/legacy-search

Demo project showing how to add elasticsearch to a legacy application.

Primary LanguageJava

Monitor Your Legacy Application

Lightsail Setup

Make sure you have run this before the demo, because some steps take time and require a decent internet connection.

  1. Make sure you have your AWS account set up, access key created, and added as environment variables in AWS_ACCESS_KEY_ID and AWS_SECRET_ACCESS_KEY. Protip: Use https://github.com/sorah/envchain to keep your environment variables safe.
  2. Create the Elastic Cloud instance with the same version as specified in variables.yml's elastic_version, enable Kibana as well as the GeoIP & user agent plugins, and set the environment variables with the values for ELASTICSEARCH_HOST, ELASTICSEARCH_USER, ELASTICSEARCH_PASSWORD, KIBANA_HOST, KIBANA_ID, MYSQL_USER, and MYSQL_PASSWORD.
  3. Change into the lightsail/ directory.
  4. Change the settings to a domain you have registered under Route53 in inventory, variables.tf, and variables.yml. Set the Hosted Zone for that domain and export the Zone ID under the environment variable TF_VAR_zone_id. If you haven't created the Hosted Zone yet, you should set it up in the AWS Console first and then set the environment variable.
  5. If you haven't installed the AWS plugin for Terraform, get it with terraform init first. Then create the keypair, DNS settings, and instances with terraform apply.
  6. Open HTTPS on the network configuration on the frontend and monitor instances, MySQL on the backend instance, and TCP 8200 on the monitoring instance (waiting for this Terraform issue).
  7. Apply the base configuration to all instances with ansible-playbook configure_all.yml.
  8. Apply the instance specific configurations with ansible-playbook configure_backend.yml and ansible-playbook configure_monitor.yml.
  9. Deploy the JAR with ansible-playbook deploy_frontend.yml (Ansible is also building it).
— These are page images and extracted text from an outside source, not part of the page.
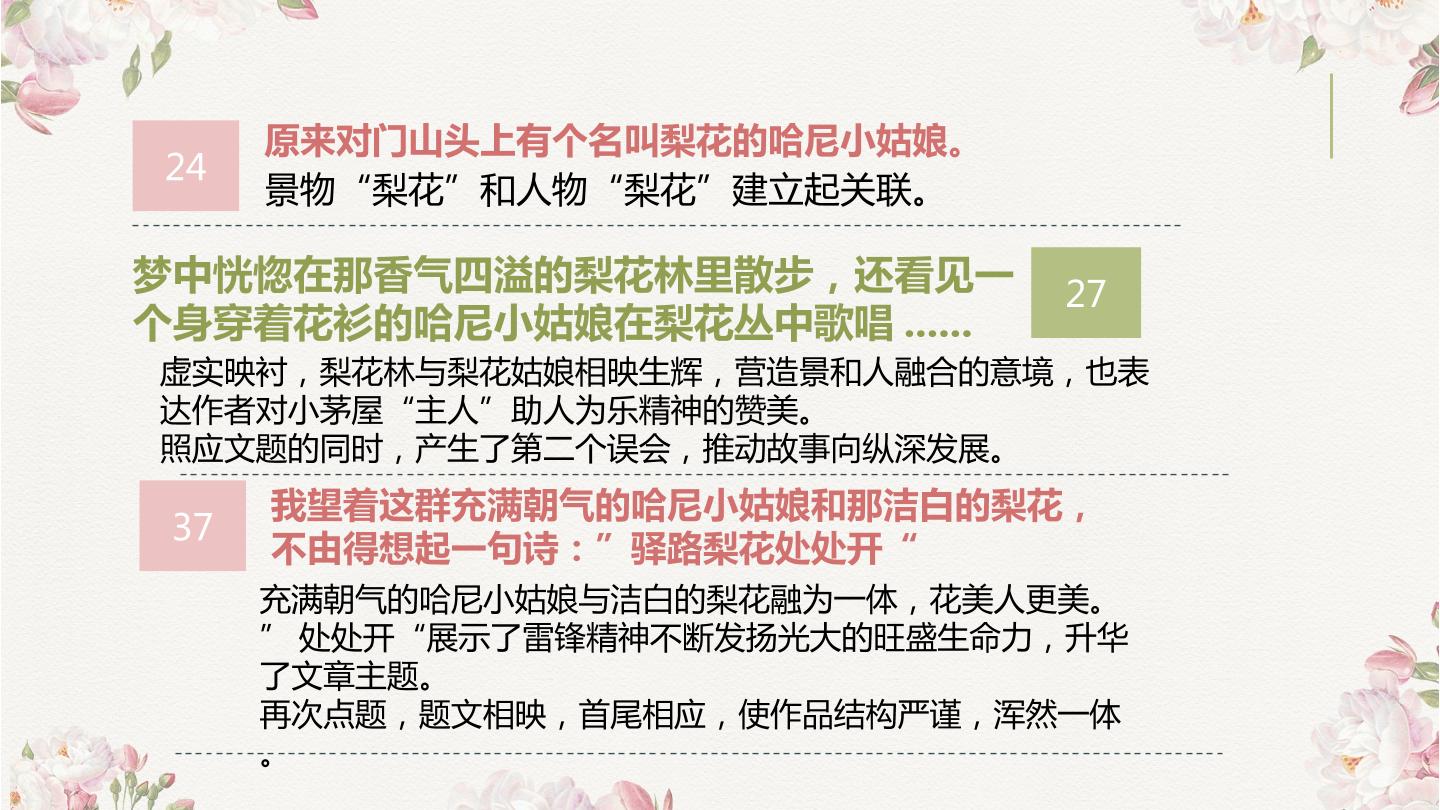 24

原来对门山头上有个名叫梨花的哈尼小姑娘。

景物“梨花”和人物“梨花”建立起关联。

梦中恍惚在那香气四溢的梨花林里散步，还看见一个身穿着花衫的哈尼小姑娘在梨花丛中歌唱……

27

虚实映衬，梨花林与梨花姑娘相映生辉，营造景和人融合的意境，也表达作者对小茅屋“主人”助人为乐精神的赞美。

照应文题的同时，产生了第二个误会，推动故事向纵深发展。

37

我望着这群充满朝气的哈尼小姑娘和那洁白的梨花，不由得想起一句诗：”驿路梨花处处开“

充满朝气的哈尼小姑娘与洁白的梨花融为一体，花美人更美。

”处处开“展示了雷锋精神不断发扬光大的旺盛生命力，升华了文章主题。

再次点题，题文相映，首尾相应，使作品结构严谨，浑然一体。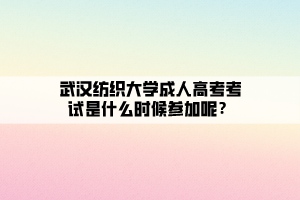 武汉纺织大学成人高考考试是什么时候参加呢？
When you are done, remove the instances, DNS settings, and key with terraform destroy.

Let's Debug

Prerequisite: Make sure MySQL is stopped and restart the Java app so it won't successfully come up.

  1. Heartbeat dashboard: Site is indeed down
  2. Metricbeat system dashboard: Check the system, which servers do you even have, what is running, the load,...
  3. Kibana monitoring: You can also get an overview of the system here — specifically in the Beats section.
  4. Logs: Discuss why you don't want to parse the LOG and we are using JSON instead. Filter down to application:frontend and json.severity:ERROR. You can see that something is happening with MySQL, so check if Heartbeat is collecting the data? It is, it's just not part of the dashboard.
  5. Custom visualization: Build a custom visualization to show that MySQL is down. For example a horizontal bar, filter on tcp.port:3306 and split the Date histogram on monitor.status. So something is up with MySQL — time to look at the logs again.
  6. Filebeat system discover: In Filebeat filter to fileset.module:system and search for mysql. You will find an entry Stopping MySQL Community Server... — wondering what happened there.
  7. Auditbeat discover: Search for mysql in the Auditbeat data. Find the actual command that shut down MySQL, which should be sudo service mysql stop. So now you know what happened and who did it.
  8. Restart MySQL via SSH and then the Java application with ansible-playbook restart_frontend.yml, so we have the event for annotations later on.
  9. Insert some data and let the audience go wild on the application.
  10. Packetbeat dashboards: Show Overview, flows, HTTP, and MySQL.
  11. Filebeat nginx dashboard: Show similar data as Packetbeat HTTP.
  12. Metricbeat visualization: Show the collection of application metrics with HTTP and JMX. Visualize it in the visual builder by dividing the average of jolokia.metrics.memory.heap_usage.used with the max of jolokia.metrics.memory.heap_usage.max. Also annotate from the events index with the fields user, application, host and use the row template {{user}} ran {{application}} on {{host}}.
  13. APM: Show the init calls — it's kind of expected that they are slow. But why is search doing so many SQL queries? David will need to fix that.
  14. SSH dashboard: Ask if anybody tried to SSH into the machine and show the status.
  15. Alerting: If asked about alerting, show the check for Heartbeat data (checks every minute if at least 2 pings failed in the last 5 minutes).
  16. Machine learning: Optionally add the default nginx jobs. If the service has been running for a while you can see the anomaly when it's down. Though it doesn't use the full potential since we don't have a recurring usage pattern on the site.